A firm settled FINRA charges for failing to provide to customers accurate disclosures on its cash sweep program and for related supervisory failures.

According to the AWC, the firm provided inaccurate information regarding how interest yields and fees were calculated. While the firm’s disclosures stated that fees were calculated based on a formula tied to the Federal Funds Target rate, the firm actually determined customer yields based on competitor rates and retained the remaining interest as profit. FINRA found that this practice resulted in the firm collecting over $3 million in excess fees and approximately $1.25 million in undisclosed "surplus interest." Furthermore, the firm sent outdated disclosure statements to customers in 2023 that listed inaccurate, higher yields than were actually paid.

In addition, FINRA found that the firm failed to establish a supervisory system, including written supervisory procedures, to ensure that the sweep program's "working group" adhered to the disclosure formulas. Because the firm impermissibly retained fees and interest that should have been paid to customers, the firm also failed to maintain accurate books and records.
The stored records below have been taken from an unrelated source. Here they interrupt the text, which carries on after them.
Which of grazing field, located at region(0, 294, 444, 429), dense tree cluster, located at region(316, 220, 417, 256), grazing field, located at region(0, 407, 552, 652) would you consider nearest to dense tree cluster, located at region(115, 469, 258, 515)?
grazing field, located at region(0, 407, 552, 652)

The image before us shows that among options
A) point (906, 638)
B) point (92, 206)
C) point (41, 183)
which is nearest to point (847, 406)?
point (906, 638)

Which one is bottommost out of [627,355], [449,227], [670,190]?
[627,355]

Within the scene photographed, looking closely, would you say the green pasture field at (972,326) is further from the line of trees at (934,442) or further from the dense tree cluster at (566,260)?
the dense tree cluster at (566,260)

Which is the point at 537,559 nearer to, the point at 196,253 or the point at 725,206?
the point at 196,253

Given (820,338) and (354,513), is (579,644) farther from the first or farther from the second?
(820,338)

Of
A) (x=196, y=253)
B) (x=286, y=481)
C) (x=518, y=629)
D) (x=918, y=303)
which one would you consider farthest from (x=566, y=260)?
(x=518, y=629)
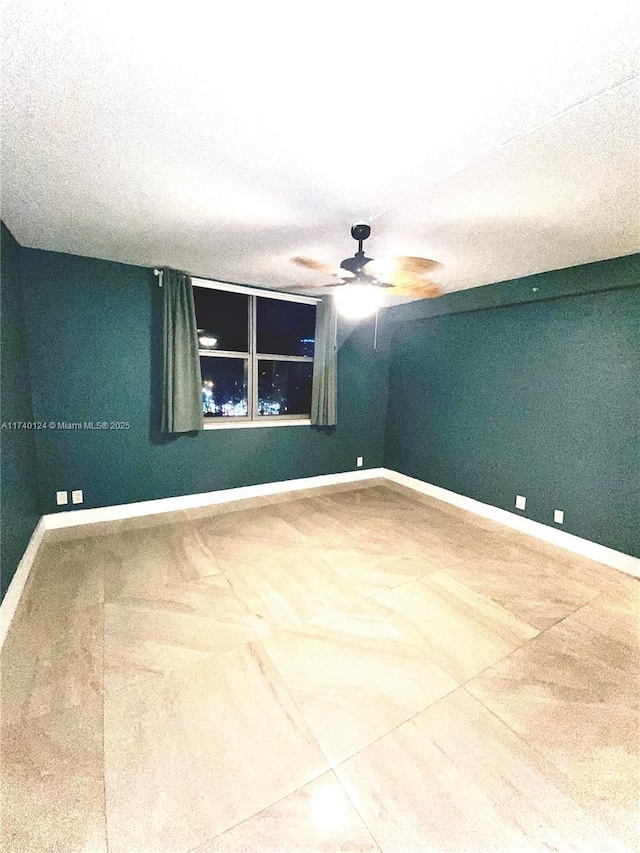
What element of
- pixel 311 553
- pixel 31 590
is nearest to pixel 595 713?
pixel 311 553

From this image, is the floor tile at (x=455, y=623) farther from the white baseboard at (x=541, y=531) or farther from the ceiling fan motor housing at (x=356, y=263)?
the ceiling fan motor housing at (x=356, y=263)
Consequently, the firm filed inaccurate FOCUS reports that mischaracterized amounts payable to customers as revenue.

FINRA concluded that the firm violated Exchange Act Section 17(a) ("Records and Reports") and Rules 17a-3 ("Records to be made by certain exchange members, brokers and dealers") and 17a-5 ("Reports to be made by certain brokers and dealers"), as well as FINRA Rules 2210 ("Communications with the Public"), 4511 ("General Requirements"), 3110 ("Supervision"), and 2010 ("Standards of Commercial Honor and Principles of Trade").

The firm agreed to (i) a censure, (ii) a $550,000 fine, and (iii) restitution of $4,629,115.80 plus interest.